Bible in Brief by Rev Andy Roland (Filament Publishing, £9.99). The author, a retired vicar, intends his book to offer a straightforward way of exploring the Bible by reading a chapter a day and responding to the questions that follow. It is intended as a personal journal of spiritual reading, and for each week of reading there is a blank page under the heading “Read, Reflect, Respond, Record”. Roland suggests that such a programme is best achieved within a regular prayer/study group, where a meal is shared along with scriptural reading, discussion and prayer.

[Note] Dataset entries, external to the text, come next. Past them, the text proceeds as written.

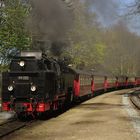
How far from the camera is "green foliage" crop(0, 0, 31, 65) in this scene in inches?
1356

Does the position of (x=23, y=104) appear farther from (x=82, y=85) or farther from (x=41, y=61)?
(x=82, y=85)

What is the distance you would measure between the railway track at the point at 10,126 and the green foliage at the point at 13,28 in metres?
16.1

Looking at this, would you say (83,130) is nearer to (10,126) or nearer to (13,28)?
(10,126)

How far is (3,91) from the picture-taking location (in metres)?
18.8

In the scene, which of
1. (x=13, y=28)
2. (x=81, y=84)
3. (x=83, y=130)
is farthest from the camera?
(x=13, y=28)

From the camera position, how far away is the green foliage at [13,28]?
3444cm

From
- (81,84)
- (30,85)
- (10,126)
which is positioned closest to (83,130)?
(10,126)

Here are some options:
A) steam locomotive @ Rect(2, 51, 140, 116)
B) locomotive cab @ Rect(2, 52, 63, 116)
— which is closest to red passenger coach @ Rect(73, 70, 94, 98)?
steam locomotive @ Rect(2, 51, 140, 116)

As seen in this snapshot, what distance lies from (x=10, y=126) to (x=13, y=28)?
62.1 feet

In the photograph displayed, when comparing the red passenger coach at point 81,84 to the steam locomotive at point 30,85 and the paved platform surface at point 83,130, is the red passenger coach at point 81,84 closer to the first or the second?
the steam locomotive at point 30,85

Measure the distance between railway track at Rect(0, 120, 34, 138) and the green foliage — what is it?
16.1 m

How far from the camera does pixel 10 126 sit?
1725cm

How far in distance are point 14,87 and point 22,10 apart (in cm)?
1661

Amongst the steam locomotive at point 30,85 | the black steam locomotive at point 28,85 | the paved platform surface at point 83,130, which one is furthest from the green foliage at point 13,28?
the paved platform surface at point 83,130
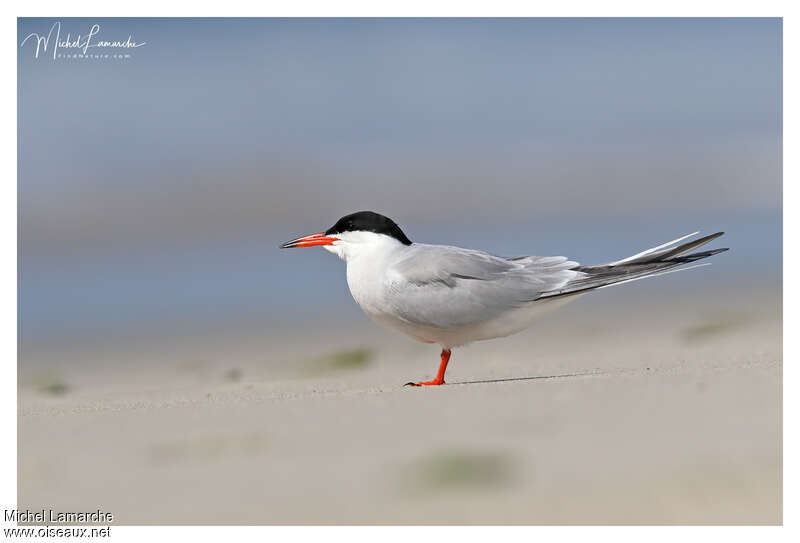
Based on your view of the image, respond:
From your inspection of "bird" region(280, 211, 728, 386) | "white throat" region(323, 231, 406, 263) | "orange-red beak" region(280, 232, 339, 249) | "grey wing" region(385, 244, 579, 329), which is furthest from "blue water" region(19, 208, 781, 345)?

A Gathering of Larks by Abigail Carroll (Eerdmans, £10.99). Carroll, a published poet in America, has written a series of 40 letters to St Francis “from a modern-day pilgrim”. In a mixture of prose and poetry, they move from references on contemporary political disasters to lively meditations on St Francis’s own life, focusing on his poverty, his simplicity and his overwhelming desire to imitate Christ. Attractively produced and illustrated with reproductions from John James Audubon’s Birds of America, the book includes a reader’s guide at the end as well as discussion questions and exercises for spiritual growth.

Sermonettes at a Lay Communion Service by Gerald Anderson (Grosvenor House Publishing, £7.99). Anderson, a Catholic GP in Newport, South Wales, has selected a number of his “sermonettes” given at lay Communion services, to give readers a flavour of this type of liturgical assembly. As parishes in Britain are increasingly closing or merging, responsibility for such services will increasingly fall on the shoulders of active Catholics like Anderson. Informed by his own experiences as a layman and doctor, and written with humour and insight, the sermonettes are easy to read and include a spiritual “message” at the end of each chapter.

Proclaiming the Gospel in Art in Headingly: the Icons of Fr Michael Krychiwyskj (OBL Press, £12 including postage; email mark.c.wilson@ntlworld.com). This intriguing and beautifully adorned book details the wonderful icons that adorned the Parish of St Jeanne Jugan in Headingly, Leeds under the curatorship of Fr Michael Krychiwyskj. Sadly, Fr Michael died last year but this book is a worthy testament to him. Featuring a short history of the parish, the main body of the book details with the exquisite devotional artwork that Fr Michael collected, alongside suitable Bible quotations.